**WHAT TO PRODUCE**
From the line with "What is the" through the end of the items, replace "camera" with "viewer" and reproduce those lines with nothing else altered. Leave the pictures out of your answer.

**DATA SECTION**
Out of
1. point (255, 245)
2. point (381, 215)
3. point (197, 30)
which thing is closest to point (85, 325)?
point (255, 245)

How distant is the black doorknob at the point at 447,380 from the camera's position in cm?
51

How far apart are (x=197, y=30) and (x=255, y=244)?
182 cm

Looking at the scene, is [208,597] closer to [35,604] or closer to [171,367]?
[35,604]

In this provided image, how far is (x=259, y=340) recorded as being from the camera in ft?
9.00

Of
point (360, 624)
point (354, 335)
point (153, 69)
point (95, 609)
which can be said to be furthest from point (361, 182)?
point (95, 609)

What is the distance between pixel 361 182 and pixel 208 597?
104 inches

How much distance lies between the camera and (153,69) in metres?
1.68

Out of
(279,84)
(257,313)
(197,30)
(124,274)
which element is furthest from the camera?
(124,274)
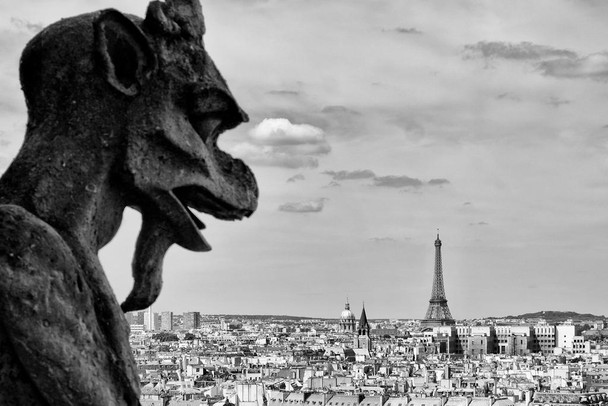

**EXPECTED ANSWER**
What is the distance between pixel 361 182 and pixel 208 597?
104 inches

How much distance lies between the viewer and (153,69) in metres?
1.68

Out of
(279,84)
(257,313)
(197,30)
(124,274)
which element is furthest from the viewer?
(124,274)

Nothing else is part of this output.